> Written exercise
Give the data below again exactly as it stands. Omit the pictures.
(begin)
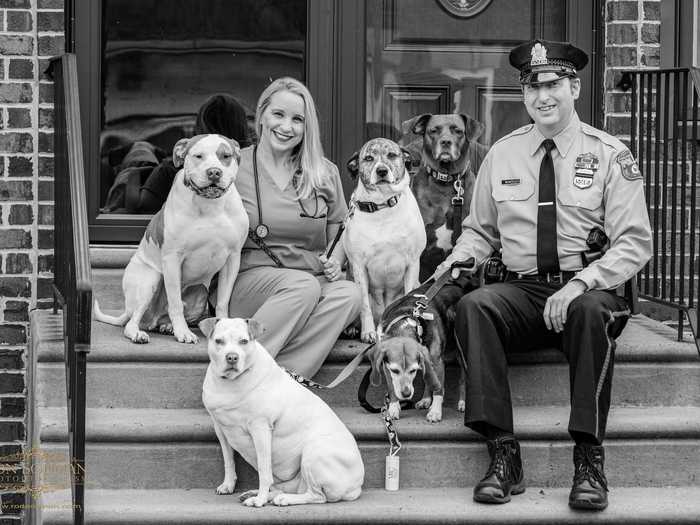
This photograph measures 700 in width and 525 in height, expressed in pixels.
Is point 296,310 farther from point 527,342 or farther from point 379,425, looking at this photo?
point 527,342

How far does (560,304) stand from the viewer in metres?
4.31

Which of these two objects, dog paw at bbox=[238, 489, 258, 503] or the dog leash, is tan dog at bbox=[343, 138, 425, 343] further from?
dog paw at bbox=[238, 489, 258, 503]

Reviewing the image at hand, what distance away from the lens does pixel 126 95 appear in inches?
231

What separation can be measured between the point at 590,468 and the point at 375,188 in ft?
5.28

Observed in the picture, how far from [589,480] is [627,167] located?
52.5 inches

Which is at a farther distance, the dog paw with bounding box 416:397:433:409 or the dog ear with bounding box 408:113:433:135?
the dog ear with bounding box 408:113:433:135

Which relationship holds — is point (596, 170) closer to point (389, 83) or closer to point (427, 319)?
point (427, 319)

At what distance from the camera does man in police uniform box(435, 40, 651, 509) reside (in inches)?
165

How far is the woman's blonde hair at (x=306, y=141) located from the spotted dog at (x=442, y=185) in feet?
2.24

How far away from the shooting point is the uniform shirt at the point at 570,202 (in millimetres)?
4504

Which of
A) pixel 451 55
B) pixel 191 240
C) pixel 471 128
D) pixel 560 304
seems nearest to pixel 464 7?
pixel 451 55

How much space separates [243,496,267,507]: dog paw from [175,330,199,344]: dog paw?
104 centimetres

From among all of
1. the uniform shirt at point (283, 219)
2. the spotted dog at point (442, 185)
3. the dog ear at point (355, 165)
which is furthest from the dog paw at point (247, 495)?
the spotted dog at point (442, 185)

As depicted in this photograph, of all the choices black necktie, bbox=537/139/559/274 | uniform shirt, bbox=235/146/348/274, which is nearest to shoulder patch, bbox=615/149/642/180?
black necktie, bbox=537/139/559/274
(end)
> Answer to the problem
This photograph measures 700 in width and 525 in height, expressed in pixels.
Is point 296,310 farther from point 527,342 or farther from point 379,425, looking at this photo?
point 527,342

How far does (560,304) stand from the viewer in metres?
4.31

Which of these two objects, dog paw at bbox=[238, 489, 258, 503] or the dog leash, is tan dog at bbox=[343, 138, 425, 343] further from?
dog paw at bbox=[238, 489, 258, 503]

Reviewing the image at hand, what distance away from the lens does pixel 126 95 appear in inches?
231

What separation can be measured between the point at 590,468 and the point at 375,188 in ft?
5.28

Observed in the picture, how far from [589,480] is [627,167] located?
52.5 inches

Which is at a farther distance, the dog paw with bounding box 416:397:433:409 or the dog ear with bounding box 408:113:433:135?
the dog ear with bounding box 408:113:433:135

Which relationship holds — is point (596, 170) closer to point (389, 83) or closer to point (427, 319)?
point (427, 319)

At what distance from the camera does man in police uniform box(435, 40, 651, 509) reside (in inches)?
165

How far is the woman's blonde hair at (x=306, y=141) located from the spotted dog at (x=442, y=185) in feet?
2.24

How far away from the shooting point is the uniform shirt at the point at 570,202 (in millimetres)?
4504

Which of
A) pixel 451 55
B) pixel 191 240
C) pixel 471 128
D) pixel 560 304
seems nearest to pixel 464 7?
pixel 451 55

How much space separates [243,496,267,507]: dog paw from [175,330,199,344]: dog paw?
104 centimetres

From among all of
1. the uniform shirt at point (283, 219)
2. the spotted dog at point (442, 185)
3. the dog ear at point (355, 165)
which is furthest from the dog paw at point (247, 495)?
the spotted dog at point (442, 185)

As depicted in this photograph, of all the choices black necktie, bbox=537/139/559/274 | uniform shirt, bbox=235/146/348/274, which is nearest to shoulder patch, bbox=615/149/642/180?
black necktie, bbox=537/139/559/274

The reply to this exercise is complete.